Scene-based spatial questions
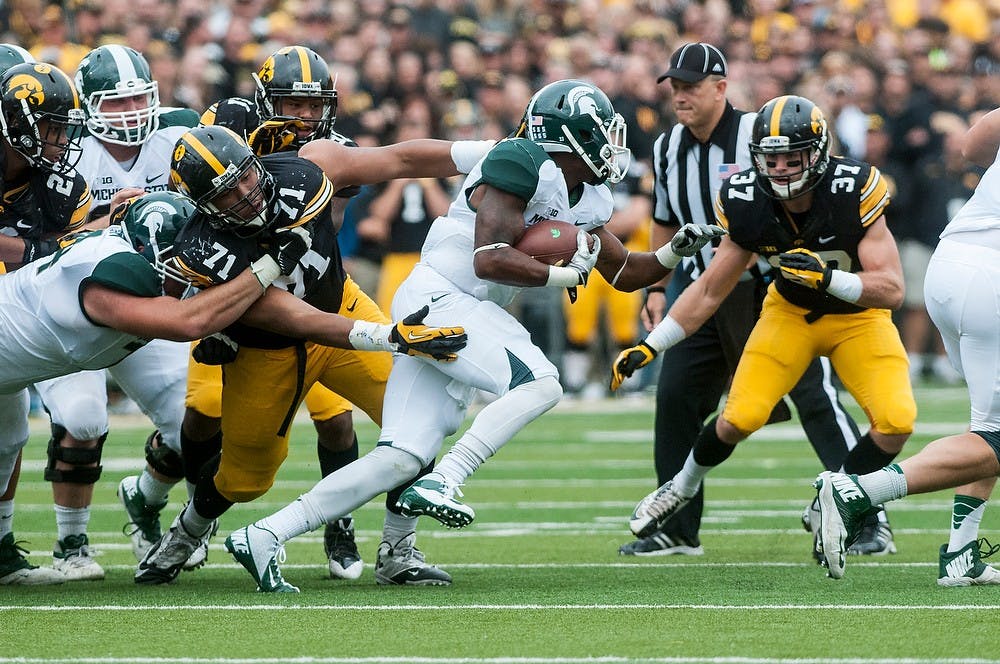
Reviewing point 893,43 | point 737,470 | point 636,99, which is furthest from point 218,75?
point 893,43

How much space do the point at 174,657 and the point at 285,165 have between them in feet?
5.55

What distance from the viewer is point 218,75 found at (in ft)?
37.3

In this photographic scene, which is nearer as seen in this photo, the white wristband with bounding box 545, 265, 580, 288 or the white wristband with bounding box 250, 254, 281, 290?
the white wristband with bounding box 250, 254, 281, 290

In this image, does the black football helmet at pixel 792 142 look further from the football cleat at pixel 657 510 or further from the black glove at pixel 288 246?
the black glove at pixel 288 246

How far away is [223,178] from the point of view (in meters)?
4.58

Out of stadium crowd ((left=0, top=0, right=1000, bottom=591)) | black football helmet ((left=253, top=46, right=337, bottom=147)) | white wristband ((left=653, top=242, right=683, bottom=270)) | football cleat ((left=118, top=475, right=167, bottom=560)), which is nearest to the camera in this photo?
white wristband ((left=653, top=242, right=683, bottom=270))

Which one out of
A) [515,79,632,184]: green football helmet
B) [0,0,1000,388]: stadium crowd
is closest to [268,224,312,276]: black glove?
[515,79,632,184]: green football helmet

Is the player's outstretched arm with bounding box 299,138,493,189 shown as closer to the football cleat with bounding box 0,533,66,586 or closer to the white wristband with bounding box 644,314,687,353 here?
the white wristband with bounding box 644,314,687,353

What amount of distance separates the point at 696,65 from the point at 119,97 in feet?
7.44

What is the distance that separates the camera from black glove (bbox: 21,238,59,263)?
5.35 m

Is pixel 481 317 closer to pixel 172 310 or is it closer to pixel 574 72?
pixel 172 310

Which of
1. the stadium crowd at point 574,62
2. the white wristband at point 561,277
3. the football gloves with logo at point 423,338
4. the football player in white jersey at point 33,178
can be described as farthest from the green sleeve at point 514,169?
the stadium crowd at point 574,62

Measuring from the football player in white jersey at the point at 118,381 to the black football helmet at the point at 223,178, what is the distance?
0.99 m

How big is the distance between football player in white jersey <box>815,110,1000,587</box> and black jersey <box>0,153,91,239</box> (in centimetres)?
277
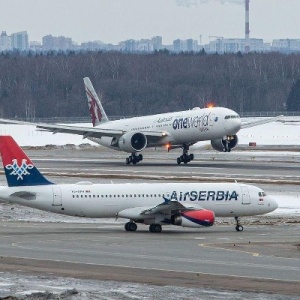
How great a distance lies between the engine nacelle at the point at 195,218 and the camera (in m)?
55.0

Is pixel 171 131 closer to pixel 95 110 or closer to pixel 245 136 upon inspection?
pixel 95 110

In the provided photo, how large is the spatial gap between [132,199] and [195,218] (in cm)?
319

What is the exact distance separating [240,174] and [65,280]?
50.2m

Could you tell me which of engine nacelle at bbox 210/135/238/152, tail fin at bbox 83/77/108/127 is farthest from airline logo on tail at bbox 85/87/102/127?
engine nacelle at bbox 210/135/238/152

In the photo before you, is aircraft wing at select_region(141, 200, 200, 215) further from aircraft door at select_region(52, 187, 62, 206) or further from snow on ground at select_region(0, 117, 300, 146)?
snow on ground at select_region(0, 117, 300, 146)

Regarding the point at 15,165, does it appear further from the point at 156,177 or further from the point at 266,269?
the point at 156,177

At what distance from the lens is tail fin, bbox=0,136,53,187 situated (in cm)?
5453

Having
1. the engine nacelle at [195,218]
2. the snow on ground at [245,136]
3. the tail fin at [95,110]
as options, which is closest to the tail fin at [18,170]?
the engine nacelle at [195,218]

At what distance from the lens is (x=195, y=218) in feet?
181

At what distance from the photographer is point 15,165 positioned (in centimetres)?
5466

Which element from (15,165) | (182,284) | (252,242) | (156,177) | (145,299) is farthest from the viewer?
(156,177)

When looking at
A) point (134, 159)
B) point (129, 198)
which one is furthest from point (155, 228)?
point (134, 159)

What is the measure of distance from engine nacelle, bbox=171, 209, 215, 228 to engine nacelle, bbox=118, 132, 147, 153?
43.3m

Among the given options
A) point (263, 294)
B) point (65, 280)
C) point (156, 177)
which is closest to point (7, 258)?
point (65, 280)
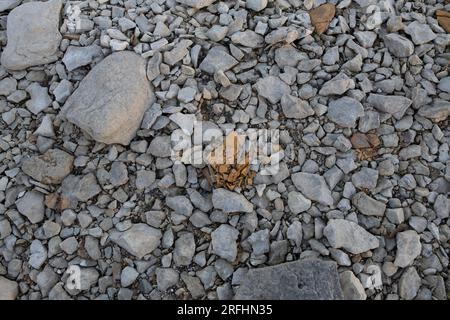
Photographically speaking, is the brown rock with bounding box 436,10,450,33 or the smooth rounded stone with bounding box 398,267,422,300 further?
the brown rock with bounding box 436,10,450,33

• Exercise requirements
Leave the pictures out, and print every line of the listing exactly as written.

• Exercise answer
Reviewing point 893,43 | point 737,470 | point 636,99, which is furthest from point 218,75?
point 893,43

How much space do the point at 174,657 and the point at 285,165 have between them in feet?
5.55

What distance from the viewer is point 218,75 found at (in ft)?
37.3

In this photographic scene, which is nearer as seen in this photo, the white wristband with bounding box 545, 265, 580, 288 or the white wristband with bounding box 250, 254, 281, 290?
the white wristband with bounding box 250, 254, 281, 290

In this image, does the black football helmet at pixel 792 142 look further from the football cleat at pixel 657 510 or further from the black glove at pixel 288 246?
the black glove at pixel 288 246

How far away is [223,178] from the point of view (in meters)?
4.58

Out of stadium crowd ((left=0, top=0, right=1000, bottom=591)) | black football helmet ((left=253, top=46, right=337, bottom=147)) | white wristband ((left=653, top=242, right=683, bottom=270)) | football cleat ((left=118, top=475, right=167, bottom=560)), which is nearest to the camera in this photo?
white wristband ((left=653, top=242, right=683, bottom=270))

Which one out of
A) [515,79,632,184]: green football helmet
B) [0,0,1000,388]: stadium crowd
is closest to [268,224,312,276]: black glove?
[515,79,632,184]: green football helmet

Is the player's outstretched arm with bounding box 299,138,493,189 shown as closer to the football cleat with bounding box 0,533,66,586 or closer to the white wristband with bounding box 644,314,687,353 here?
the white wristband with bounding box 644,314,687,353

What amount of distance separates the point at 696,65 from the point at 119,97 in feet?
7.44

What is the distance that separates the camera from black glove (bbox: 21,238,59,263)?
5.35 m

Is pixel 481 317 closer to pixel 172 310 or is it closer to pixel 574 72?
pixel 172 310

Which of
1. the stadium crowd at point 574,62
2. the white wristband at point 561,277
3. the football gloves with logo at point 423,338
4. the football player in white jersey at point 33,178
can be described as farthest from the green sleeve at point 514,169?
the stadium crowd at point 574,62

Measuring from the football player in white jersey at the point at 118,381 to the black football helmet at the point at 223,178, what is the distance?
0.99 m

How big is the distance between football player in white jersey <box>815,110,1000,587</box> and black jersey <box>0,153,91,239</box> (in centimetres)?
277
How great a distance lies between the engine nacelle at the point at 195,218 and the camera (in m)?
55.0

Is pixel 171 131 closer to pixel 95 110 or closer to pixel 245 136 upon inspection?
pixel 95 110

In the provided photo, how large is the spatial gap between [132,199] and [195,218] (in cm)?
319

What is the exact distance separating [240,174] and [65,280]?
50.2m

Could you tell me which of engine nacelle at bbox 210/135/238/152, tail fin at bbox 83/77/108/127 is farthest from airline logo on tail at bbox 85/87/102/127?
engine nacelle at bbox 210/135/238/152

In the photo before you, is aircraft wing at select_region(141, 200, 200, 215) further from aircraft door at select_region(52, 187, 62, 206) or further from snow on ground at select_region(0, 117, 300, 146)?
snow on ground at select_region(0, 117, 300, 146)

Regarding the point at 15,165, does it appear further from the point at 156,177 or further from the point at 266,269?
the point at 156,177

At what distance from the lens is tail fin, bbox=0,136,53,187 situated (in cm)?
5453

Having
1. the engine nacelle at [195,218]
2. the snow on ground at [245,136]
3. the tail fin at [95,110]
as options, which is closest to the tail fin at [18,170]?
the engine nacelle at [195,218]

At what distance from the lens is (x=195, y=218) in feet?
181

At what distance from the photographer is point 15,165 positioned (in centimetres)?
5466

Which element from (15,165) | (182,284) | (252,242) | (156,177) | (145,299) is farthest from the viewer?
(156,177)

When looking at
A) point (134, 159)
B) point (129, 198)
which one is furthest from point (155, 228)?
point (134, 159)

What is the measure of distance from engine nacelle, bbox=171, 209, 215, 228 to engine nacelle, bbox=118, 132, 147, 153?
43.3m

Among the given options
A) point (263, 294)
B) point (65, 280)
C) point (156, 177)
which is closest to point (7, 258)?
point (65, 280)
Photographically speaking, is the brown rock with bounding box 436,10,450,33 or the smooth rounded stone with bounding box 398,267,422,300 further?
the brown rock with bounding box 436,10,450,33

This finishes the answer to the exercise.